What you have to do => In the Busy Green Bee forum thread, what does PAUL2020 say he does with his ashes?

Page excerpt =>
%%

# Busy Green Bee Franchise



## Claragh (12 Mar 2009)

Anybody looked into the Busy Green Bee franchise?

I would be interested in people's thoughts.


----------



## contemporary (13 Mar 2009)

I believe the recycled materials market has dried up...

[broken link removed]


----------



## PAUL2020 (23 Mar 2009)

Claragh said:


> Anybody looked into the Busy Green Bee franchise?
> 
> I would be interested in people's thoughts.


 

as a householder I have recently signed up for the busygreenbee service. I think it's a fantastic service because i will be receiving my free bin which allows me to sort out all my recycables right out side my back door. everything goes into the different compartments. from a householders point of view it will make everything easier. i have also been informed that they will also be collecting the general waste but this makes no odds to me because my general waste just consists of food and ashes and for that i use a composite bin and spread the ashes onto my lawn. all my tin, plastic, glass, cans, tetra packs and paper can go into my new bin. its great.

i don't have any information about the franchise but i would say the majority of people will sign up for this becuase it is allot cheaper as well. i think it goign to be big.


----------



## GeneralZod (23 Mar 2009)

PAUL2020, that reads like an infomercial and I note you've only got one post.  

If you've got a vested interest here please declare it.


----------



## kosmo (15 Feb 2010)

i'd like to revive this thread.
so if anyone has an update on Green Buzy Bee i'd like to hear about (except Paul 2020


----------

%%

Given information =>
%%

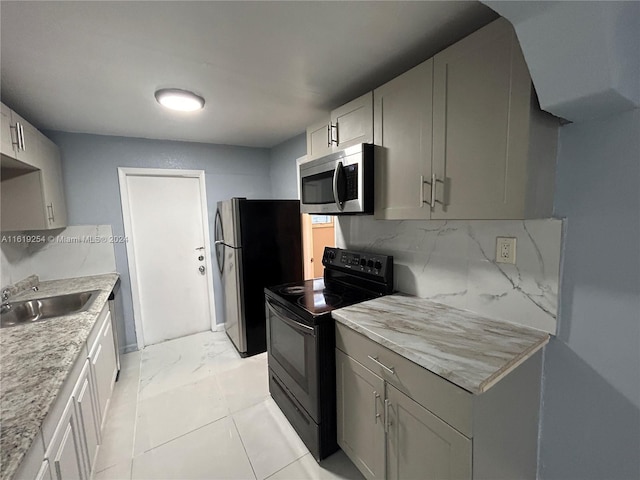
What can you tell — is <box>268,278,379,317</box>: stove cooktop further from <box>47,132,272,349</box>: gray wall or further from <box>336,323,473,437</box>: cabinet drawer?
<box>47,132,272,349</box>: gray wall

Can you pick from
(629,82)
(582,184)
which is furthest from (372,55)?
(582,184)

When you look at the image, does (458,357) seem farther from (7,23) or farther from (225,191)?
(225,191)

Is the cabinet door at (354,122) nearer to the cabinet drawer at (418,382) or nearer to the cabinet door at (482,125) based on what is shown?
the cabinet door at (482,125)

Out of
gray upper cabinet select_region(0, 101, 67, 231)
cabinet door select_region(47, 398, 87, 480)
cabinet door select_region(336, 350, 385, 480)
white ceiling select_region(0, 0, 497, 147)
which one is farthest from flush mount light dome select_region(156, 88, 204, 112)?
cabinet door select_region(336, 350, 385, 480)

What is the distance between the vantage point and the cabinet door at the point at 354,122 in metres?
1.66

%%

Output of the task => He spreads them onto his lawn.